# How does pKa relate to acidity?

Jun 30, 2016

Consider the general reaction of an acid in water:

$H A + {H}_{2} O r i g h t \le f t h a r p \infty n s {H}_{3} {O}^{+} + {A}^{-}$

#### Explanation:

Now it is well known that for a given temperature, the extent of and acid base reaction is a constant:

${K}_{a} = \frac{\left[{H}_{3} {O}^{+}\right] \left[{A}^{-}\right]}{\left[H A\right]}$

Clearly, for strong acids, ${K}_{a}$ is large, and ${K}_{a}$ is smaller for weaker acids.

Now this is a mathematical expression, which we are free to manipulate, provided that we do it to BOTH sides of the equation. Now we can take ${\log}_{10}$ of both sides of the equation:

${\log}_{10} {K}_{a}$ $=$ ${\log}_{10} \left(\left[{H}_{3} {O}^{+}\right]\right) + {\log}_{10} \left\{\frac{\left[{A}^{-}\right]}{\left[H A\right]}\right\}$

On rearrangement:

$- {\log}_{10} \left\{\left[{H}_{3} {O}^{+}\right]\right\} = - {\log}_{10} {K}_{a} + {\log}_{10} \left\{\frac{\left[{A}^{-}\right]}{\left[H A\right]}\right\}$

But by definition $- {\log}_{10} \left\{\left[{H}_{3} {O}^{+}\right]\right\} = p H$ and $- {\log}_{10} {K}_{a} = p {K}_{a}$.

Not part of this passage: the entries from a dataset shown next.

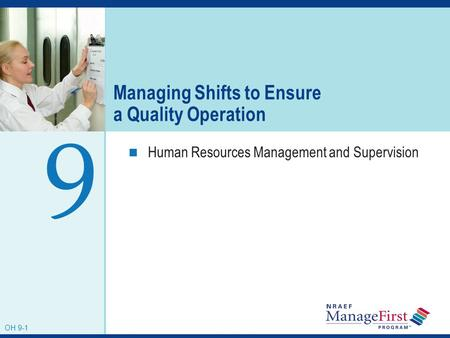OH 9-1 Managing Shifts to Ensure a Quality Operation Human Resources Management and Supervision 9 OH 9-1.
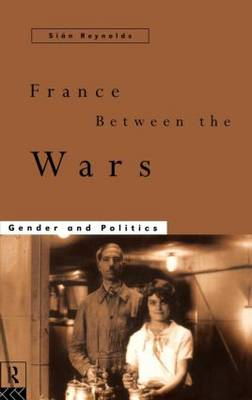 France Between the Wars: Gender and Politics (Hardback)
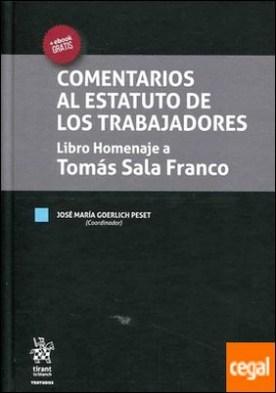 Comentarios al Estatuto de los Trabajadores Libro Homenaje a Tomás Sala Franco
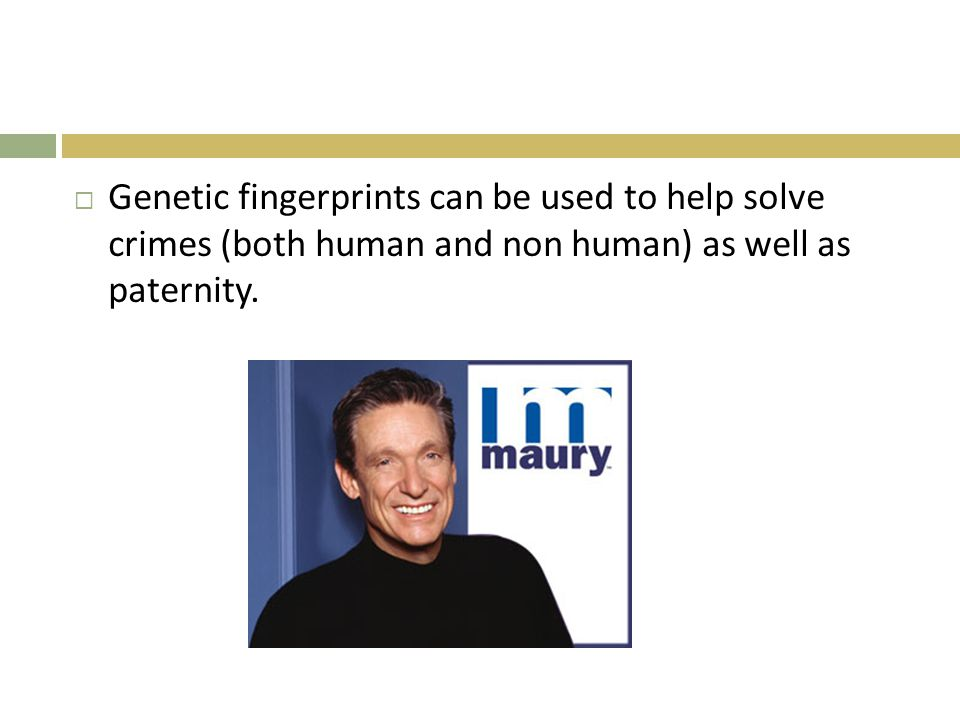  Genetic fingerprints can be used to help solve crimes (both human and non human) as well as paternity.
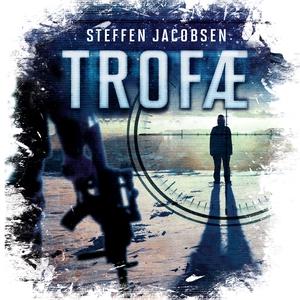 Trofæ (lydbog) af Steffen Jacobsen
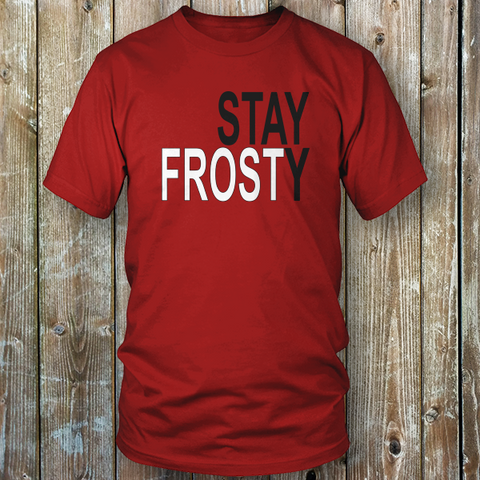 Stay Frosty T Shirts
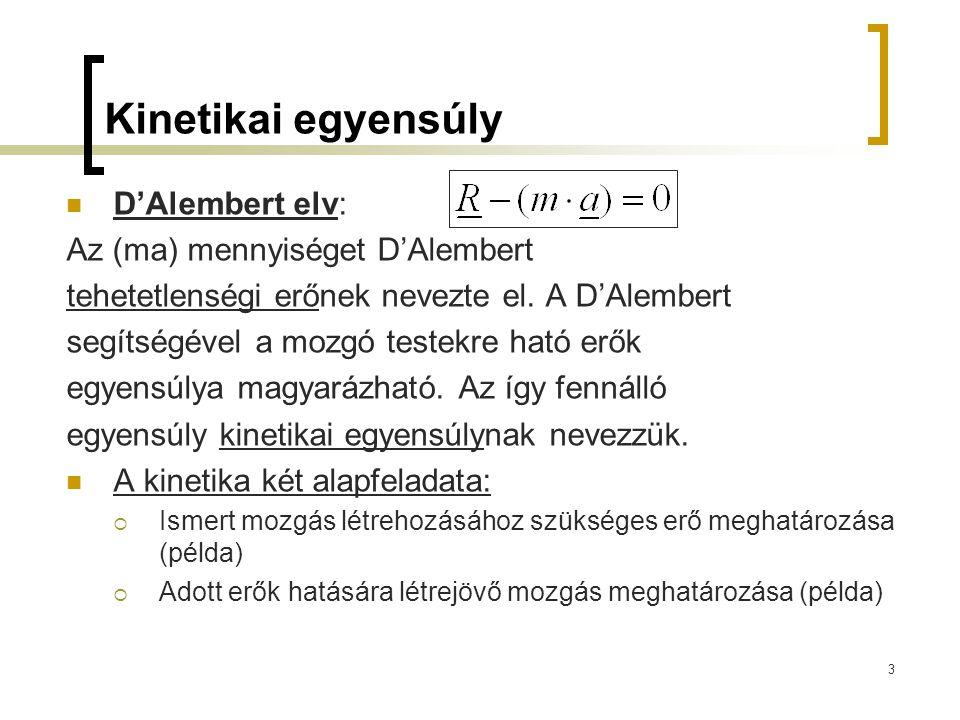 3 Kinetikai egyensúly D'Alembert elv: Az (ma) mennyiséget D'Alembert tehetetlenségi erőnek nevezte el. A D'Alembert segítségével a mozgó testekre ható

And so $p H = p {K}_{a} + {\log}_{10} \left\{\frac{\left[{A}^{-}\right]}{\left[H A\right]}\right\}$

And thus, when we tritrate a weak acid with a base, and plot $p H$ versus volume of titrant, at the point of half equivalence,

$p H = p {K}_{a}$ because ${\log}_{10} \left\{\frac{\left[{A}^{-}\right]}{\left[H A\right]}\right\} = {\log}_{10} \left\{1\right\} = 0 ,$ i.e at half equivalence, by definition $\left[H A\right] = \left[{A}^{-}\right]$.